■ YOUR TASK: Repeat every entry word for word; omit all pictures.
##### DATA FOR PROCESSING #####
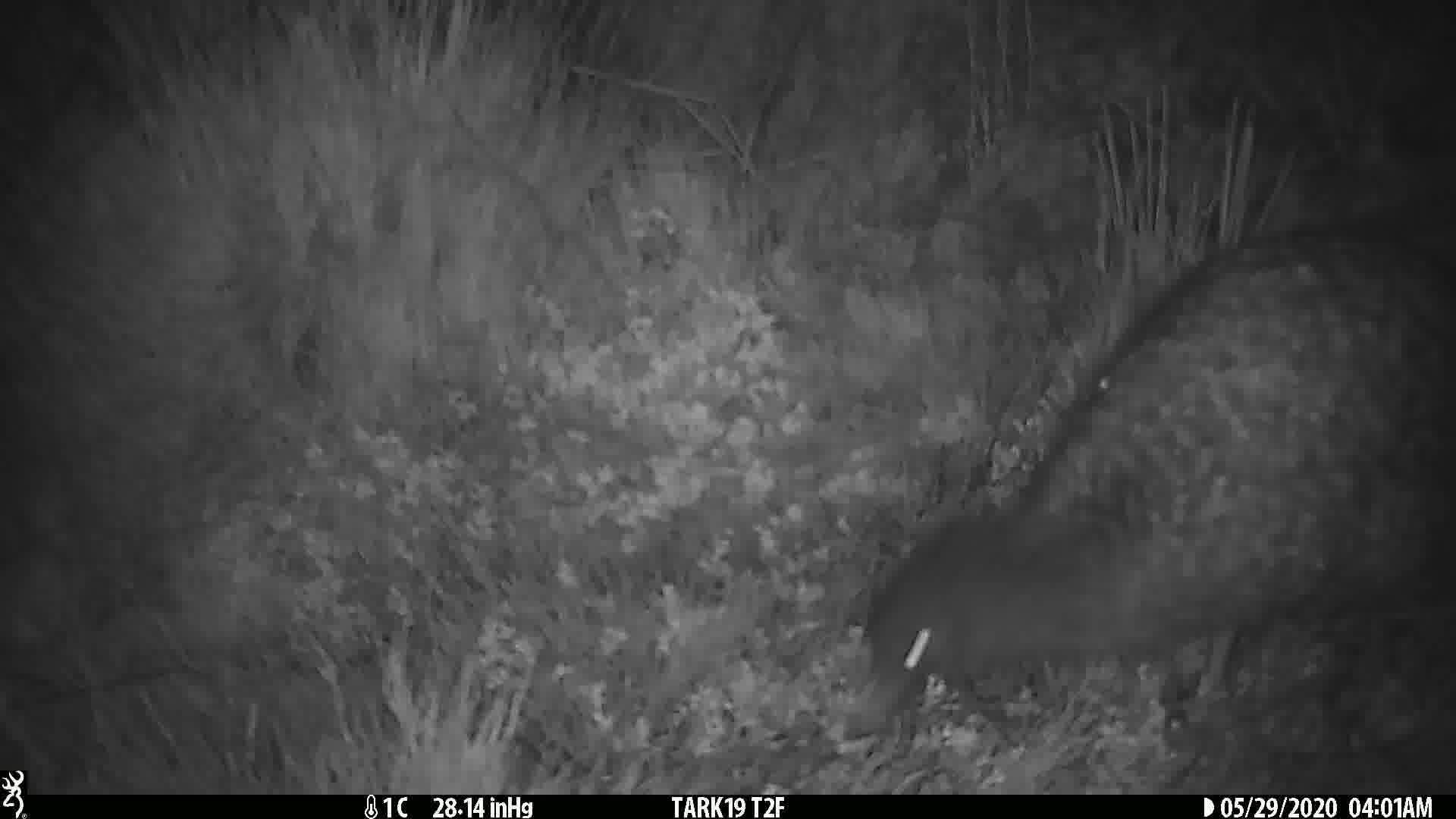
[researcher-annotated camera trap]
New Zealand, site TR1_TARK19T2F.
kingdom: Animalia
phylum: Chordata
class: Aves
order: Apterygiformes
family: Apterygidae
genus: Apteryx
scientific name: Apteryx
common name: kiwi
Kiwi (Apteryx).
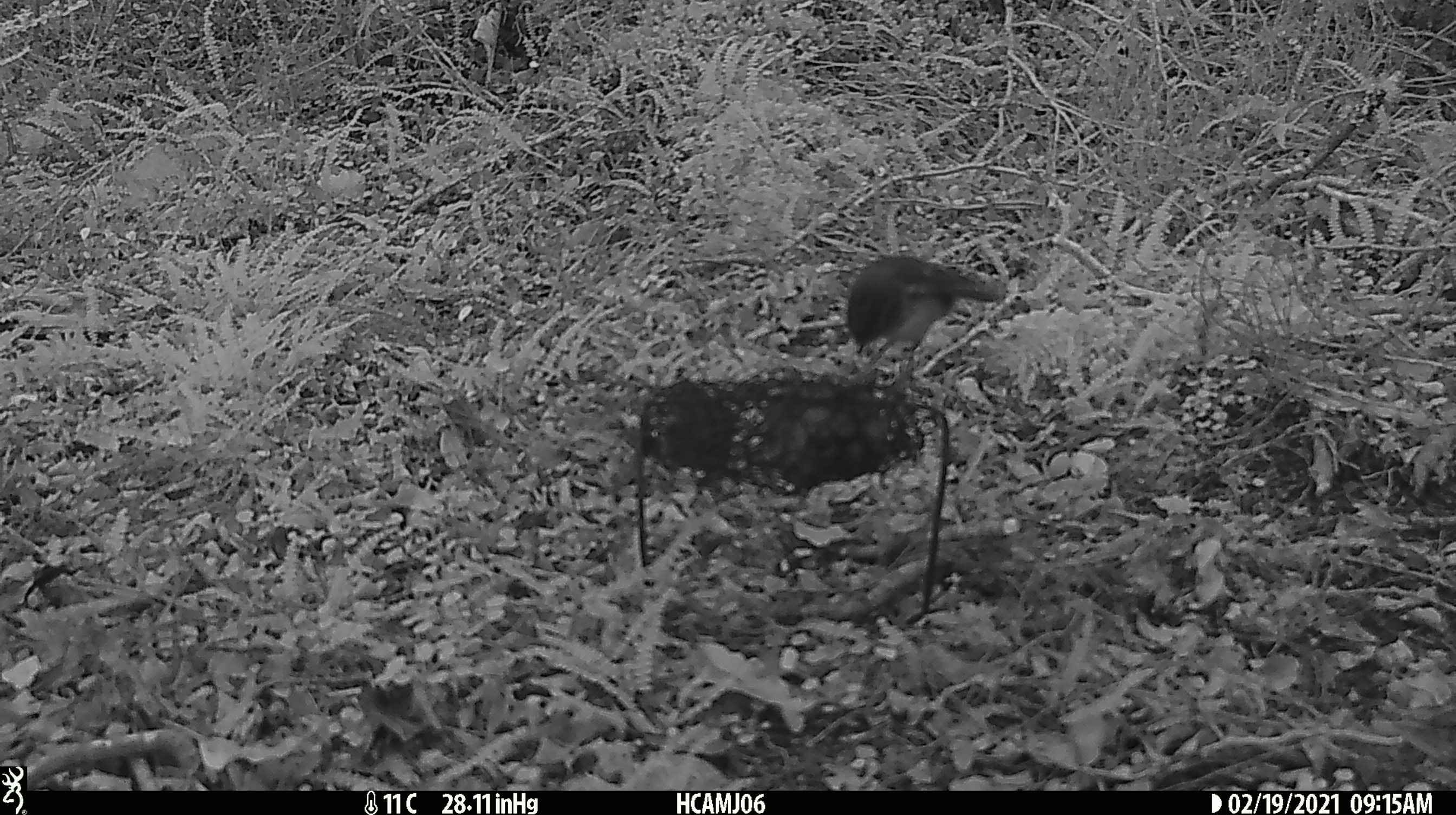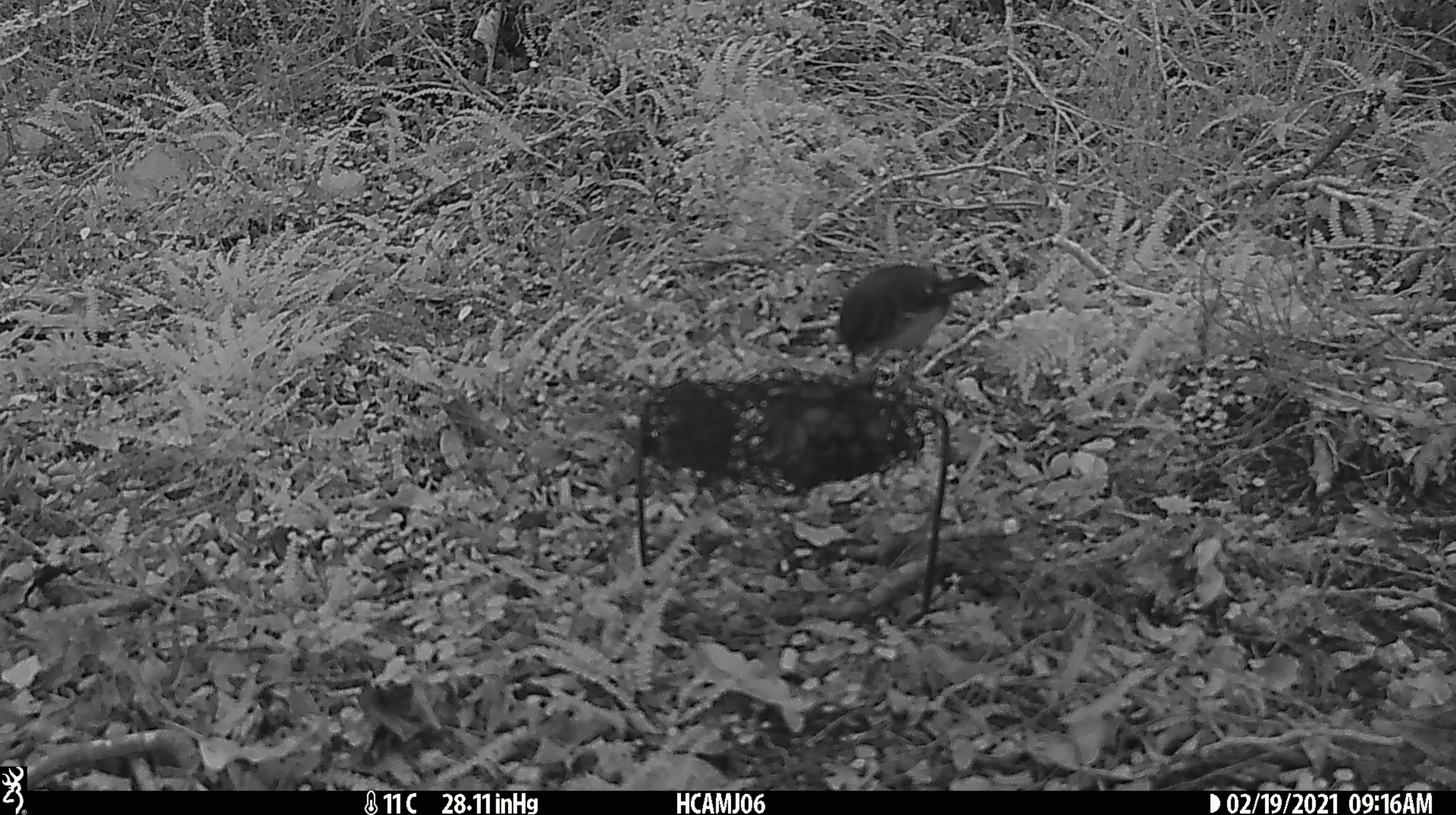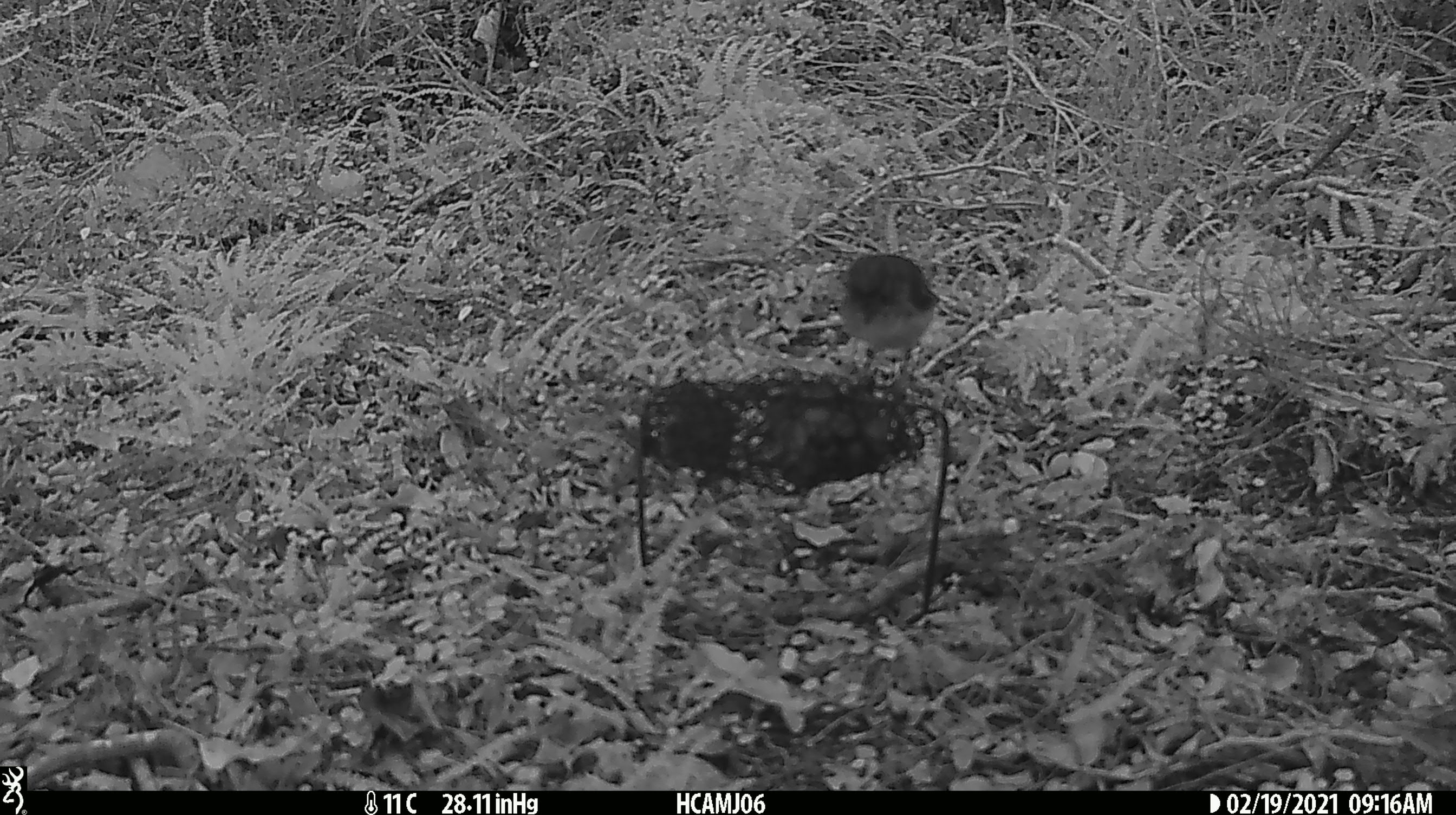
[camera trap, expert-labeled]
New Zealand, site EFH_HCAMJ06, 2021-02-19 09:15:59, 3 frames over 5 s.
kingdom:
#####
■ SOLUTION:
[researcher-annotated camera trap]
New Zealand, site TR1_TARK19T2F.
kingdom: Animalia
phylum: Chordata
class: Aves
order: Apterygiformes
family: Apterygidae
genus: Apteryx
scientific name: Apteryx
common name: kiwi
Kiwi (Apteryx).
[camera trap, expert-labeled]
New Zealand, site EFH_HCAMJ06, 2021-02-19 09:15:59, 3 frames over 5 s.
kingdom:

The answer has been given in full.